怪盗一人にどれだけお金を使うのかしら、園子ちゃんのおじ様』
「“繁紅の爪”…ですか?」
『私も “繁紅の爪”についている100カラットのアメジストは中世ローマ帝国の君主、マリア・テレジアも目を奪われたとだけしか知りません。

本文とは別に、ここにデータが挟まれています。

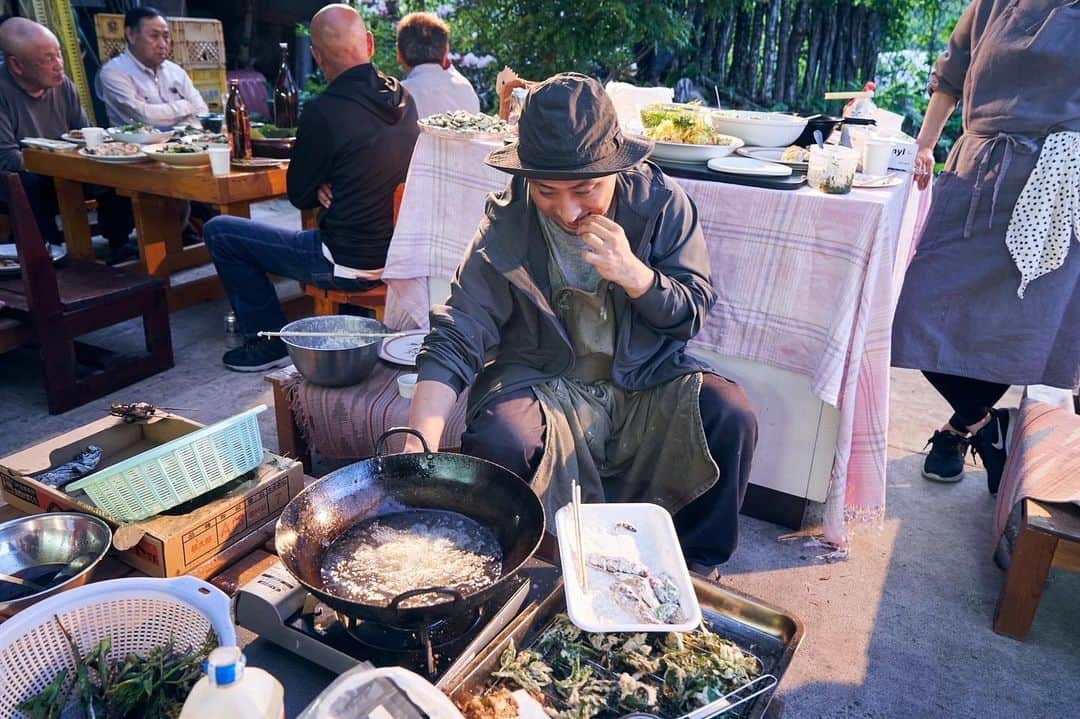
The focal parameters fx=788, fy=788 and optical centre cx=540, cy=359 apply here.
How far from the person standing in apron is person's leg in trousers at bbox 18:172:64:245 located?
505 cm

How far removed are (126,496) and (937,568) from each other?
2448 millimetres

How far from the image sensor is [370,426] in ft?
9.18

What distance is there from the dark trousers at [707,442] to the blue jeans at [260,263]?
1.69 meters

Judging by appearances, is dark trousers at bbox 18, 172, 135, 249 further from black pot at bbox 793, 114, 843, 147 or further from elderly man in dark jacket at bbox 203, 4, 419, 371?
black pot at bbox 793, 114, 843, 147

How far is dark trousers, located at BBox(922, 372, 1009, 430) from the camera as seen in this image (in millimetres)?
2998

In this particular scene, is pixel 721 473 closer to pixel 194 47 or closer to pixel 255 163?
pixel 255 163

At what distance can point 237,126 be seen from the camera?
13.2 feet

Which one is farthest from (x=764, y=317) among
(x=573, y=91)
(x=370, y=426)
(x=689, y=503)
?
(x=370, y=426)

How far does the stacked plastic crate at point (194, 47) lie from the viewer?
6871 millimetres

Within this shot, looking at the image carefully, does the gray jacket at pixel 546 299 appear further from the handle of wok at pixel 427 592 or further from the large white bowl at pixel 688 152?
the handle of wok at pixel 427 592

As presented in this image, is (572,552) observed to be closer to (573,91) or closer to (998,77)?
(573,91)

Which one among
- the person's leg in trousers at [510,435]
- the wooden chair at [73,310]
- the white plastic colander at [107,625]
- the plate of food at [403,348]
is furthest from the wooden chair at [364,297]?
the white plastic colander at [107,625]

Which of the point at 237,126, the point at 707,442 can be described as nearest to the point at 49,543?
the point at 707,442

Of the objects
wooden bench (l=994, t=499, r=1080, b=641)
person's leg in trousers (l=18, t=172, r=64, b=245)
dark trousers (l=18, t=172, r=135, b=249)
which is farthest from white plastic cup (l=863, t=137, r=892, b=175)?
person's leg in trousers (l=18, t=172, r=64, b=245)
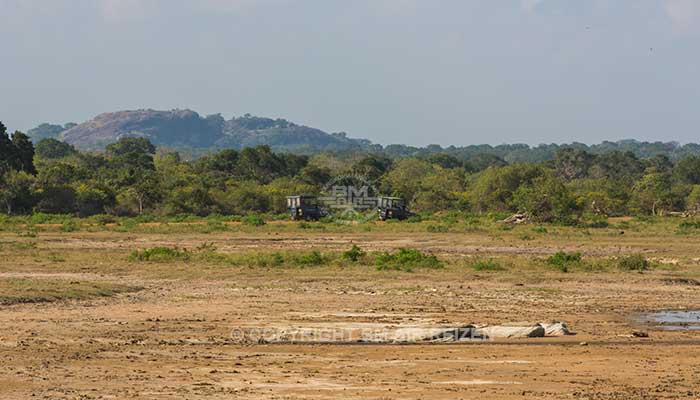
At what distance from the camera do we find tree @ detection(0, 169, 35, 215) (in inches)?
2517

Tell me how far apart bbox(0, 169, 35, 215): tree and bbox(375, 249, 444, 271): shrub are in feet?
122

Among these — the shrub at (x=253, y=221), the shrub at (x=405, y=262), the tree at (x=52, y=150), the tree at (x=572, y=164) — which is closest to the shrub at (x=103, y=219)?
the shrub at (x=253, y=221)

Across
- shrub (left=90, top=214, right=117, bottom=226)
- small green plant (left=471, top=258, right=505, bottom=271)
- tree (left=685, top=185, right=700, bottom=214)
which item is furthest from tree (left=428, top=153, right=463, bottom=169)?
small green plant (left=471, top=258, right=505, bottom=271)

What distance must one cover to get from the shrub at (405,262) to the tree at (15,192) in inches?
1462

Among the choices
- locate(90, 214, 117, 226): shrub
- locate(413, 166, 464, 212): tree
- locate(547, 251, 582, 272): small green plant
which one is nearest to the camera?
locate(547, 251, 582, 272): small green plant

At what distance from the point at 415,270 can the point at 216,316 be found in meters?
11.5

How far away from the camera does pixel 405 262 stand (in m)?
31.4

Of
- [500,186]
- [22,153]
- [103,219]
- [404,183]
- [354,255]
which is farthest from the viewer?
[404,183]

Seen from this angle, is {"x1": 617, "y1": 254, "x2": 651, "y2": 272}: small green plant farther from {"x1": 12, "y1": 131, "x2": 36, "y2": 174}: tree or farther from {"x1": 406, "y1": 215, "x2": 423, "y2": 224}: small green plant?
{"x1": 12, "y1": 131, "x2": 36, "y2": 174}: tree

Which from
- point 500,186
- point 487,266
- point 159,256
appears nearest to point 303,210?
point 500,186

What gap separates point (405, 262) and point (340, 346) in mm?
15052

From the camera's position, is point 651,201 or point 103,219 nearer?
point 103,219

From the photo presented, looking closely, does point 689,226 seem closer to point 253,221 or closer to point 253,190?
point 253,221

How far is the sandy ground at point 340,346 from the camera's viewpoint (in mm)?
12977
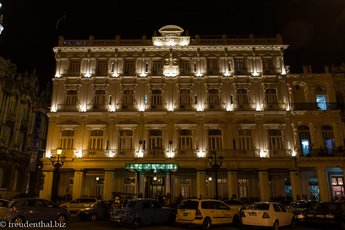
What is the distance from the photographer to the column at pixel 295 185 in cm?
2900

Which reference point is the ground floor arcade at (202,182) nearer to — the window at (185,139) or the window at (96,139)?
the window at (185,139)

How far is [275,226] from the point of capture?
14.6m

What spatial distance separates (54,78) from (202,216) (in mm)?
23987

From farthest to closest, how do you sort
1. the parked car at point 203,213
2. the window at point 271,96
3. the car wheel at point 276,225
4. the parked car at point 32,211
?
the window at point 271,96
the parked car at point 203,213
the parked car at point 32,211
the car wheel at point 276,225

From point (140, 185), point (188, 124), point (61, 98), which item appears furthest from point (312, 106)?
point (61, 98)

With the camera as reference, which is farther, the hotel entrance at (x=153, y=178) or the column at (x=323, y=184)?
the column at (x=323, y=184)

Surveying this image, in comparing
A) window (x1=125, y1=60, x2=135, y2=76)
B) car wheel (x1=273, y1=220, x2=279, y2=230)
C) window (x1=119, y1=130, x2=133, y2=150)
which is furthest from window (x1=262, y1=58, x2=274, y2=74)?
car wheel (x1=273, y1=220, x2=279, y2=230)

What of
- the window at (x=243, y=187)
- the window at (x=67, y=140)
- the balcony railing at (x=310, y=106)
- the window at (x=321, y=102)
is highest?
the window at (x=321, y=102)

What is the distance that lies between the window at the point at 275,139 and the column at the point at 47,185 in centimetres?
2214

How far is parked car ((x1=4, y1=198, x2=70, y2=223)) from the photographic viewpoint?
15.0 m

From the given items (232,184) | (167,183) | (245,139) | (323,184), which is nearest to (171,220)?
(167,183)

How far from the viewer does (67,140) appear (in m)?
30.9

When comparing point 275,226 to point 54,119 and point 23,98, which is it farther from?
point 23,98

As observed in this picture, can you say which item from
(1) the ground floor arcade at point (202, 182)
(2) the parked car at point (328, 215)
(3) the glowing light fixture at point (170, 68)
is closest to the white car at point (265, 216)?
(2) the parked car at point (328, 215)
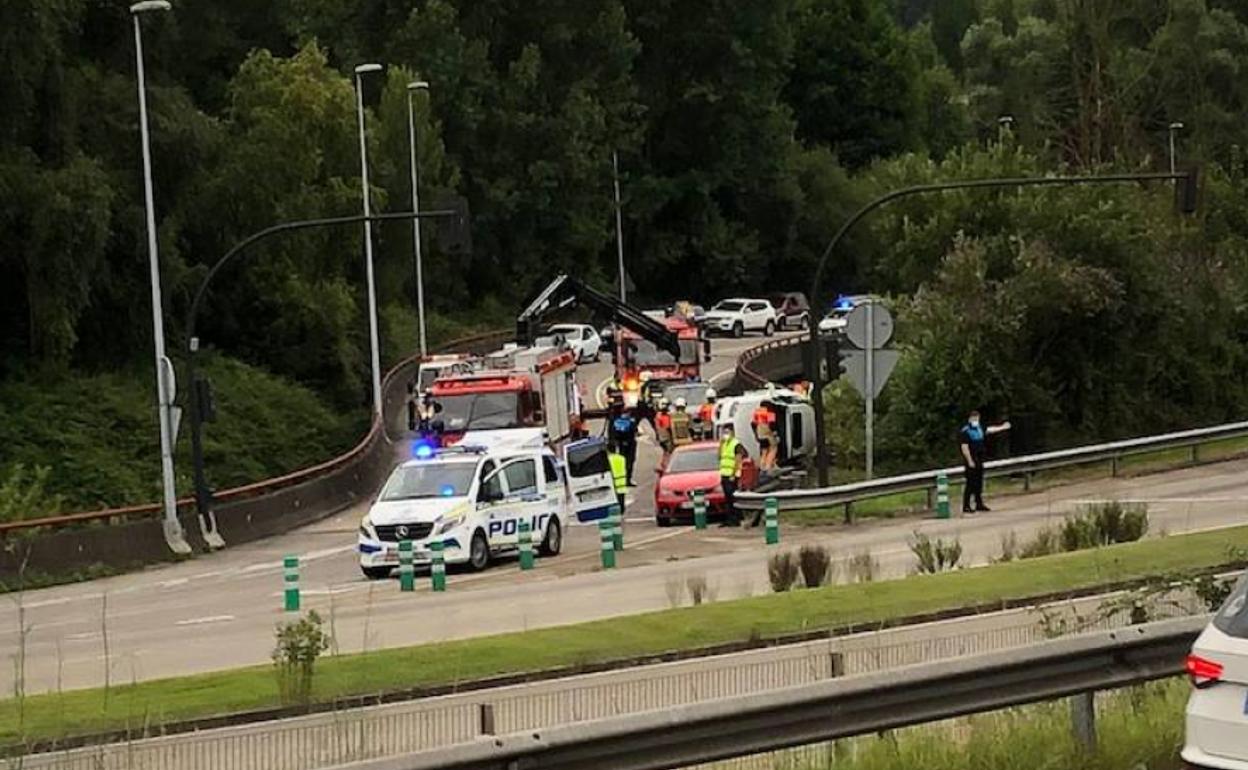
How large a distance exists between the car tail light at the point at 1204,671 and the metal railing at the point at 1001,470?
28.1 meters

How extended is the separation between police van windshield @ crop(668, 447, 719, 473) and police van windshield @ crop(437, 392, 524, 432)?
5.53 m

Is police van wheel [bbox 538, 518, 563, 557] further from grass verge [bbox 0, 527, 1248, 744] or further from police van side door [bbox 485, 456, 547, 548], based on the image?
grass verge [bbox 0, 527, 1248, 744]

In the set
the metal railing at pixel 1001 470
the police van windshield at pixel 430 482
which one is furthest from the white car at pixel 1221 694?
the metal railing at pixel 1001 470

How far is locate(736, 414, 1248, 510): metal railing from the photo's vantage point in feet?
125

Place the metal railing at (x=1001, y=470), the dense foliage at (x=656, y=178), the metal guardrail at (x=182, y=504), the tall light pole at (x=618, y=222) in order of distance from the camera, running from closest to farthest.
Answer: the metal railing at (x=1001, y=470)
the metal guardrail at (x=182, y=504)
the dense foliage at (x=656, y=178)
the tall light pole at (x=618, y=222)

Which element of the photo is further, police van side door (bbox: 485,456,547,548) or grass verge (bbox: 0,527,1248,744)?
police van side door (bbox: 485,456,547,548)

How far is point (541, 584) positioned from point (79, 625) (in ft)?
21.0

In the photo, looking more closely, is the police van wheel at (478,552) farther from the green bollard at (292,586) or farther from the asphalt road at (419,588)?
Result: the green bollard at (292,586)

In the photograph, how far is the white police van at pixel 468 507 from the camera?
3238 cm

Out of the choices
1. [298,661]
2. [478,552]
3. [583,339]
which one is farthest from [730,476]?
[583,339]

まあ、相談役はそんなこと気にしないと思いますがね・・・;』
「ホォ・・・鈴木財閥の相談役とお知り合いなのですか?」
『あ、いえ…両親が相談役話しているところを隣で見ていたくらいで、私が一方的に知っているだけです』
沖矢さんはその答えに“そうですか”と納得し、逸れていた話を戻した。
「まあ、キッドはなかなか捕まえられない怪盗ですから。
捕まえるために何度も仕掛けが必要でしょう。
しかも今回の場所は・・・」
沖矢さんは私が座るソファーの背もたれに腕を置き、後ろから彼女の隣にあるテレビのリモコンを取りボタンを押した。
テレビに映ったのは銀座のど真ん中。
「地上とは、なかなか考えたではありませんか?」
『意外ですね。沖矢さんがキッドのファンだったとは』
「いえ、私はただキッドのマジックを見て謎を解いていくのが好きなだけですよ。
ミステリー好きなのでね」
新聞からテレビに目線をやり、軽くため息をついた。
『沖矢さん見ていると何処かの誰かさんを見ている気がします。
トリックが分からないこそ人は面白さを感じるのに、ここにももう一人違うことに面白さを感じている人がいるとは・・・』
例えばあの事件吸引人物とか…。
「・・・(いや・・・分からないことが解けるからこそ面白いと感じるんだ。
友梨奈)」
テレビに顔を向ける私に沖矢さんがそう思っているとは知るはずもない。